Focus groups conducted by Lake Research Partners  show a public that is ready for comprehensive immigration reform. Though immigration is a lower priority than the economy, voters strongly agree that the system is broken and needs to be fixed. Voters are in a problem solving frame of mind, and they strongly support immigration reforms that would require illegal immigrants to register, pay taxes, learn English, pass a criminal background check, and apply for citizenship with no advantage over those currently applying legally.
• The best word to describe the general mood of the country and of focus group participants is “anxious.” The economic climate is really taking a toll on people, and nobody feels completely secure. Participants express fears about job loss, mortgage payments, and general expenses like gas and groceries. They are angry at Wall Street, and the seemingly endless string of bailouts has touched a nerve.
• Though the immigration issue does interact with the economy, focus group participants do not blame the economic crisis on legal or illegal immigration. When asked where they direct their anger, participants are most likely to name corporations, Wall Street CEOs, and a general lack of accountability.
• The economy and all the other urgent problems currently facing the country have put voters into a more solution oriented frame of mind, continuing their receptiveness to comprehensive immigration reform. Unlike earlier this decade, cultural anxiety and the need to “punish lawbreakers” is not the dominant mood on the immigration issue. Instead, voters are much more interested in common sense solutions that fix a system which they see overwhelmingly as broken. There is no appetite for mass deportation nor for enforcement-only policies among swing voters.

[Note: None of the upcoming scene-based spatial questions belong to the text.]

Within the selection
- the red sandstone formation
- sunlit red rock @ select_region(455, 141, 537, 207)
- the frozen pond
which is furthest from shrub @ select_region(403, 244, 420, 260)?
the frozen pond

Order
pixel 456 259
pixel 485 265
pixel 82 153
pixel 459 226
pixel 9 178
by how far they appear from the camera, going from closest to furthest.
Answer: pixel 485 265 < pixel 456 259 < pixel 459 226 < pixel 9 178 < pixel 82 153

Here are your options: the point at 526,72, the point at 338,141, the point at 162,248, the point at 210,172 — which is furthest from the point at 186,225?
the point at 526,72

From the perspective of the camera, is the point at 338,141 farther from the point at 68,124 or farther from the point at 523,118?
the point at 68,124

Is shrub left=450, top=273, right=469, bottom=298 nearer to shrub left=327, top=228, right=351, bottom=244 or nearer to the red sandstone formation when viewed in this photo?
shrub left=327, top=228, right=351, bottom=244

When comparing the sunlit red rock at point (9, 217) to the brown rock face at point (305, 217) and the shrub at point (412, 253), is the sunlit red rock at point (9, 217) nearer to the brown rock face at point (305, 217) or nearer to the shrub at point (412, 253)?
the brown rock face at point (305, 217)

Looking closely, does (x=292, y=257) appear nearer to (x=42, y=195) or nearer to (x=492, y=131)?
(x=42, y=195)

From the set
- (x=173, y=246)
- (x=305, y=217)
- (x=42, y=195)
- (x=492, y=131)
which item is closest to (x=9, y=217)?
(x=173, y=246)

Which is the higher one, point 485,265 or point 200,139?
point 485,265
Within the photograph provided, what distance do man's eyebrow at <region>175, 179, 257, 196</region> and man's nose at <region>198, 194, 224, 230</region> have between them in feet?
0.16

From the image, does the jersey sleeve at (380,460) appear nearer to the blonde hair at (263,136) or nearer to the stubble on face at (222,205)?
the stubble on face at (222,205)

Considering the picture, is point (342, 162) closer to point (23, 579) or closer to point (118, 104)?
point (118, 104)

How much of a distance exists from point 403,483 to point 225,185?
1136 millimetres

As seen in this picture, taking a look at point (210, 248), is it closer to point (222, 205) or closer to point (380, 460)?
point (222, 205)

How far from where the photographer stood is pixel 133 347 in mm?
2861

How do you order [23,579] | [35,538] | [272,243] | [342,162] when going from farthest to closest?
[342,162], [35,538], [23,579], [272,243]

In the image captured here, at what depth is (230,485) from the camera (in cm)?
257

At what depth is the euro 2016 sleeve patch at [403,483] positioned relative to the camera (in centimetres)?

• The tested proposal for comprehensive immigration reform receives very strong support across focus groups. Participants view it as a practical, common sense solution. Participants liked that it sets up an orderly process and that immigrants who go through the system are showing a commitment to becoming Americans. Voters like the combination of requirements of having undocumented immigrants register, work, pay taxes, learn English, and get in line to apply for citizenship. Voter criticisms were largely constructive, such as arguing that it may not be realistic in this economy to require people to have a current job. They are also more likely to single out certain provisions as too harsh rather than too lenient.
 Lake Research Partners conducted six focus groups in Kansas City, MO, Atlanta, GA, and Phoenix, AZ. The groups occurred on March 3, 5, and 16 respectively.